══ Input records ══

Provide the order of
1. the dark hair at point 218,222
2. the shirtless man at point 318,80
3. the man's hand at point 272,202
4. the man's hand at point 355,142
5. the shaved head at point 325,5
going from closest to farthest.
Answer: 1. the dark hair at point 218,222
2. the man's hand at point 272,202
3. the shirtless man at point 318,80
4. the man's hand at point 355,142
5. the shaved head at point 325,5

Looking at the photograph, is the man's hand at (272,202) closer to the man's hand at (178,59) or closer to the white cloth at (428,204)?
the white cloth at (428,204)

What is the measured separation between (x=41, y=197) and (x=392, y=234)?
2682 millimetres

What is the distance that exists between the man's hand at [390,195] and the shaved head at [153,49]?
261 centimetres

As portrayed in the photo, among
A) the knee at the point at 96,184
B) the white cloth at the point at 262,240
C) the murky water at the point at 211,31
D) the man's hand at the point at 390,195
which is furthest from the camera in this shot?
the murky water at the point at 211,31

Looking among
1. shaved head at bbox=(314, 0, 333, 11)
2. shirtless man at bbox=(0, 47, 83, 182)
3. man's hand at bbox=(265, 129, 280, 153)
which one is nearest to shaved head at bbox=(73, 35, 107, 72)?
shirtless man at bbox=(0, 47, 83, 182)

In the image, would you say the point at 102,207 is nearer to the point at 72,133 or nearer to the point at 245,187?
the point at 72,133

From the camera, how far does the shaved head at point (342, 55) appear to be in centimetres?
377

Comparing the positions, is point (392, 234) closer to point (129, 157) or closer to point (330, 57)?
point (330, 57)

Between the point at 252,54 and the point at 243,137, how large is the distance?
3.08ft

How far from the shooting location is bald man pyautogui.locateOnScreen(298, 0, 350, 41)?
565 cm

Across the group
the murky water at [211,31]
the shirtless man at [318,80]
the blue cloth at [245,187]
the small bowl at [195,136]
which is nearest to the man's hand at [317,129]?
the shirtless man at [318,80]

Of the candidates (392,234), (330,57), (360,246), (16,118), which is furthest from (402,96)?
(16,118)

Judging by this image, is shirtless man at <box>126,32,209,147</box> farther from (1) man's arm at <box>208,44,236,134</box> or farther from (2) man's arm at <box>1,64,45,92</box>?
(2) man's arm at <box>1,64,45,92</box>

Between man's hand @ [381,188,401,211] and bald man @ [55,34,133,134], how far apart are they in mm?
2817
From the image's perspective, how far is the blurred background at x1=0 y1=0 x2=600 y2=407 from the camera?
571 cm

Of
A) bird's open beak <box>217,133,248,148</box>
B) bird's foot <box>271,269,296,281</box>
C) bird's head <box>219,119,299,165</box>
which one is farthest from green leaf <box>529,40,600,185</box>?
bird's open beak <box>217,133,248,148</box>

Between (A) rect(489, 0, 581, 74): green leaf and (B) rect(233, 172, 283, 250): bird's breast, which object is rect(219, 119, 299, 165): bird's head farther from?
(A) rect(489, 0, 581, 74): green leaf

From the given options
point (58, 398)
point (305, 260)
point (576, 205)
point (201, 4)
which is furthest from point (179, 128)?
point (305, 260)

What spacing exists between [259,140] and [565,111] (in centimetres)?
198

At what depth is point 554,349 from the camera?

═══

▶ **Given instruction**: Repeat verbatim the stretch of the records from the line containing "Between (A) rect(489, 0, 581, 74): green" through the end of the records.

▶ **Final result**:
Between (A) rect(489, 0, 581, 74): green leaf and (B) rect(233, 172, 283, 250): bird's breast, which object is rect(219, 119, 299, 165): bird's head farther from?
(A) rect(489, 0, 581, 74): green leaf

From the given options
point (58, 398)
point (305, 260)
point (576, 205)
point (201, 4)
which is furthest from point (179, 128)?
point (305, 260)

What spacing exists between [259,140] and [565,111] (in centimetres)?
198

At what depth is point 554,349 from the camera?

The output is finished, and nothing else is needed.